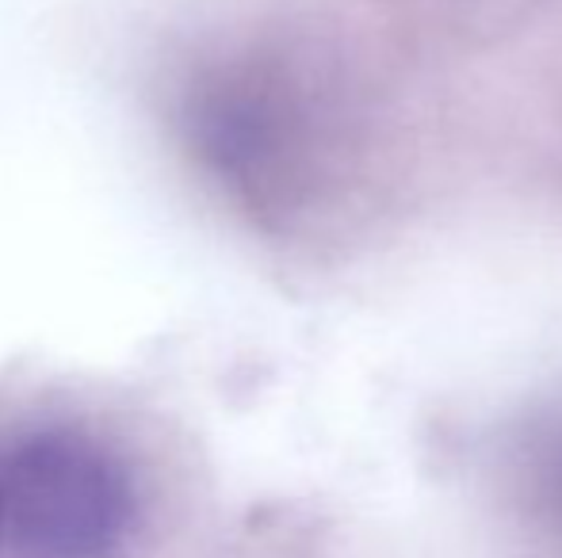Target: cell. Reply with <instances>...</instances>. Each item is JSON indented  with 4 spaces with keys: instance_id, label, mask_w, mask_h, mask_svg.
Masks as SVG:
<instances>
[{
    "instance_id": "obj_1",
    "label": "cell",
    "mask_w": 562,
    "mask_h": 558,
    "mask_svg": "<svg viewBox=\"0 0 562 558\" xmlns=\"http://www.w3.org/2000/svg\"><path fill=\"white\" fill-rule=\"evenodd\" d=\"M0 521L31 558H108L134 532L138 486L112 444L54 424L0 459Z\"/></svg>"
},
{
    "instance_id": "obj_2",
    "label": "cell",
    "mask_w": 562,
    "mask_h": 558,
    "mask_svg": "<svg viewBox=\"0 0 562 558\" xmlns=\"http://www.w3.org/2000/svg\"><path fill=\"white\" fill-rule=\"evenodd\" d=\"M528 505H532L536 521L562 539V436L555 447L543 452L536 470L528 475Z\"/></svg>"
},
{
    "instance_id": "obj_3",
    "label": "cell",
    "mask_w": 562,
    "mask_h": 558,
    "mask_svg": "<svg viewBox=\"0 0 562 558\" xmlns=\"http://www.w3.org/2000/svg\"><path fill=\"white\" fill-rule=\"evenodd\" d=\"M0 536H4V521H0Z\"/></svg>"
}]
</instances>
········
**Instructions for the task**
Update the items above by replacing "Target" with "Class" and leaving everything else as is. Don't include the pictures.

**Task result**
Class: cell. Reply with <instances>...</instances>. Each item is JSON indented  with 4 spaces with keys: instance_id, label, mask_w, mask_h, mask_svg.
Masks as SVG:
<instances>
[{
    "instance_id": "obj_1",
    "label": "cell",
    "mask_w": 562,
    "mask_h": 558,
    "mask_svg": "<svg viewBox=\"0 0 562 558\" xmlns=\"http://www.w3.org/2000/svg\"><path fill=\"white\" fill-rule=\"evenodd\" d=\"M0 521L31 558H108L134 532L138 486L112 444L54 424L0 459Z\"/></svg>"
},
{
    "instance_id": "obj_2",
    "label": "cell",
    "mask_w": 562,
    "mask_h": 558,
    "mask_svg": "<svg viewBox=\"0 0 562 558\" xmlns=\"http://www.w3.org/2000/svg\"><path fill=\"white\" fill-rule=\"evenodd\" d=\"M528 505H532L536 521L562 539V436L555 447L543 452L536 470L528 475Z\"/></svg>"
},
{
    "instance_id": "obj_3",
    "label": "cell",
    "mask_w": 562,
    "mask_h": 558,
    "mask_svg": "<svg viewBox=\"0 0 562 558\" xmlns=\"http://www.w3.org/2000/svg\"><path fill=\"white\" fill-rule=\"evenodd\" d=\"M0 536H4V521H0Z\"/></svg>"
}]
</instances>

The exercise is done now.